**Consigne à suivre**
Traduisez en anglais cette phrase de l'extrait source : « Sans bannir sa féminité, qui est intrinsèque, la femme réclame un traitement égalitaire dans tous les champs de la vie sociale, vie citoyenne, vie professionnelle, vie privée. »

Vous aurez droit ici à un article plutôt court, car je laisserai les images parler d’elles-mêmes. Nous sommes à une époque où, si j’ai bien suivi, les femmes luttent pour une égalité de traitement et où nous avons fait de grands progrès sur le sujet, globalement dans le monde occidental (1). Rappelez-vous tous les mouvements en faveur du vote des femmes (les suffragettes du début du XXe siècle), les combats pour obtenir l’égalité salariale, les lois prises dans divers pays pour punir le viol, le harcèlement sexuel, pour que la femme passe du statut d’objet sexuel dominé à celui d’être humain indépendant, éduqué, libre de ses choix. Sans bannir sa féminité, qui est intrinsèque, la femme réclame un traitement égalitaire dans tous les champs de la vie sociale, vie citoyenne, vie professionnelle, vie privée. Les féministes, avec tous les excès que l’on pourrait certes leur reprocher (mais il faut parfois de l’outrance pour obtenir la prise de conscience), ont oeuvré depuis des décennies dans ce sens.
Et pourtant, et pourtant… Nous voyons fleurir tout un panthéon de chanteuses qui ne cessent de réduire la femme à un objet sexuel, à l’existence centrée sur la mode (« Love Cavalli, dipped in Versace […] Real Louis bags and breathe Gucci », Rihanna « Bad girl ») et sur le sexe avec tous ses fantasmes (Pick a part, you dream it up. Librarian, dominatrix. Oh boy, tell me your fantasy,Tonight’s the night, Katy Perry Dressin’up) (2). Ne nous y trompons pas, nous sommes ici face à l’élite mondiale, à ces personnalités que tout le monde suit, pour savoir ce qu’elles portent, qui elles aiment, ce qu’elles disent (elles sont d’ailleurs sur tous les réseaux sociaux qui se respectent et twittent à longueur de journée). Elles font les tendances, omniprésentes dans les magazines féminins et dans notre monde qui ne vit plus que de cela, elles sont sur le podium, comme number one, car elles réunissent les trois critères auxquels aspire notre société, beauté, richesse et succès.

**Données brutes**

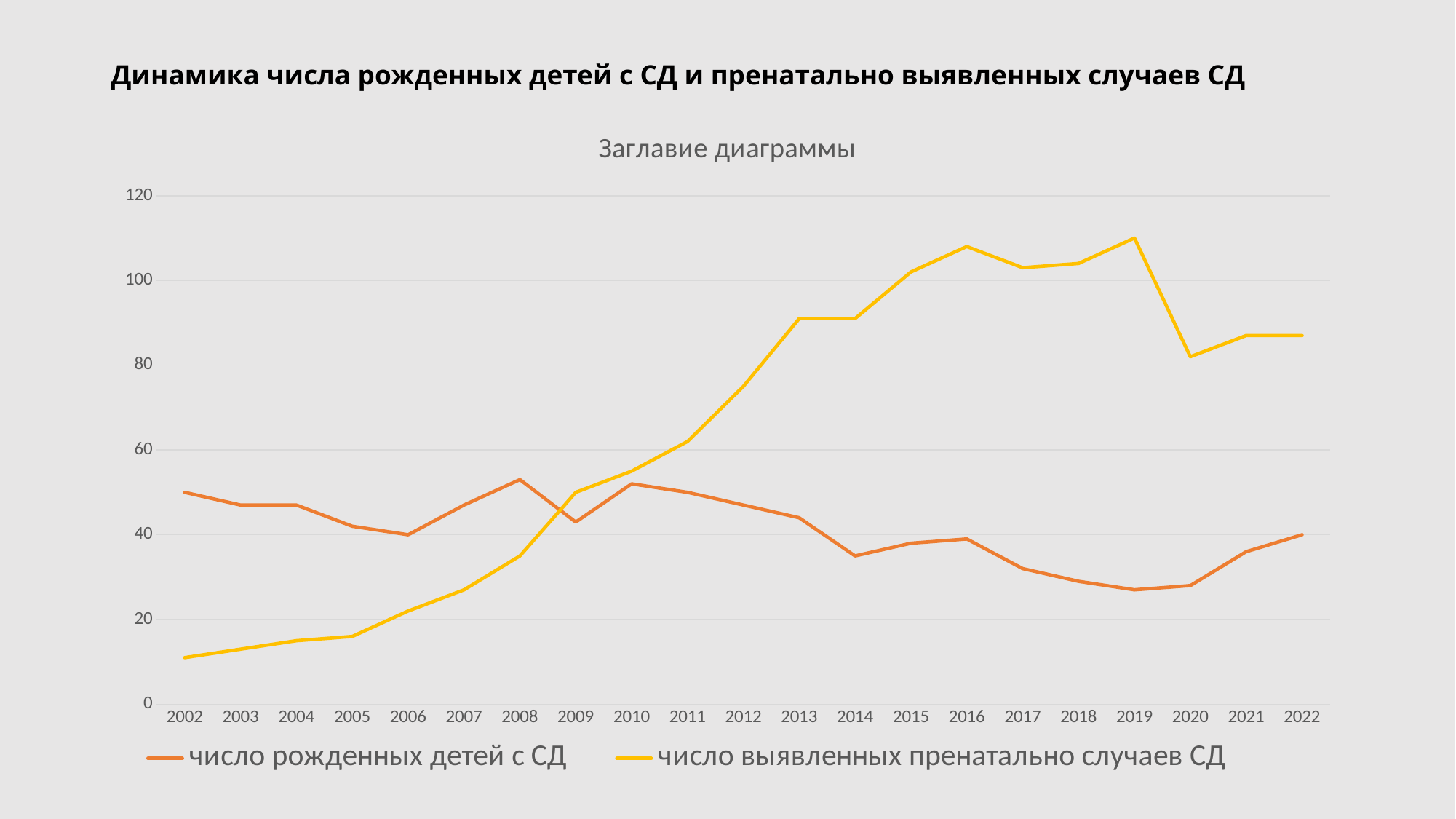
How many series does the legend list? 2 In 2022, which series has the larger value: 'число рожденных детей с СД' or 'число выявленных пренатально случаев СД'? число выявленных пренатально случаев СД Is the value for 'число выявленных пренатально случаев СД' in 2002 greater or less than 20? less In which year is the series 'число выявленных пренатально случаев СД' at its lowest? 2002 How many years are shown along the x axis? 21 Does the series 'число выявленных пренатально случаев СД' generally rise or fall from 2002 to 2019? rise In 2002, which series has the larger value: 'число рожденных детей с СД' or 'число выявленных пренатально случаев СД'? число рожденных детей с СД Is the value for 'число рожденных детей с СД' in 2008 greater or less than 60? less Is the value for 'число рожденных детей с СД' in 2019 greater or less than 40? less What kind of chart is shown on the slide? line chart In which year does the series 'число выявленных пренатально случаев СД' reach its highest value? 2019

* * *

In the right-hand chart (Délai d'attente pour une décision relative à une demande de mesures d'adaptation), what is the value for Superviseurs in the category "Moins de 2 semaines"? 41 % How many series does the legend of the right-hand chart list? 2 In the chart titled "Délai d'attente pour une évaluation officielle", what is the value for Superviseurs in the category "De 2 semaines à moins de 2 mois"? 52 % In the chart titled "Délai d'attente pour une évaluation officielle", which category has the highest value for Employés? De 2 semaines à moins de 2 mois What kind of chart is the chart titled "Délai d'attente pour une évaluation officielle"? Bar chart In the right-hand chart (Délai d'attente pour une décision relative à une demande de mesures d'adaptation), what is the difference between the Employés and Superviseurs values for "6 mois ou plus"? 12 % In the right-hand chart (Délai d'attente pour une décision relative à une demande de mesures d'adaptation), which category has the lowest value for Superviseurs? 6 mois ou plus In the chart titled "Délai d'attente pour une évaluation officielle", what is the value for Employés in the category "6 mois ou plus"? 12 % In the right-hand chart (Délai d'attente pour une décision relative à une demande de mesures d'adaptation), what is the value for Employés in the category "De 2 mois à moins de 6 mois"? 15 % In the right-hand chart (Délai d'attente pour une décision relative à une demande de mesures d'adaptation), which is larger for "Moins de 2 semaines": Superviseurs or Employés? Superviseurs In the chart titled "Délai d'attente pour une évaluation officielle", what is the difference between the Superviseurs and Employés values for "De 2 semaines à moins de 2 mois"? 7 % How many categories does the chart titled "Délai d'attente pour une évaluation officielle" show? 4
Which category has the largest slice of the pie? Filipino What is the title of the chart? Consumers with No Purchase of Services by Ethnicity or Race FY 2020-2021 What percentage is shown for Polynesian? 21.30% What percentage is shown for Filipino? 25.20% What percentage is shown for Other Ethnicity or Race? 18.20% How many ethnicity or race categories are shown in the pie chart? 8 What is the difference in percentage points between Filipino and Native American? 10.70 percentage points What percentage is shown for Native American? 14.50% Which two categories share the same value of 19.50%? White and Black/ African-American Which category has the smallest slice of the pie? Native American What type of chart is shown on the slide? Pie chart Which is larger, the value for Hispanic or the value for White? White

**Travail terminé**
Without banishing her femininity, which is intrinsic, woman demands equal treatment in every sphere of social life: civic life, professional life, private life.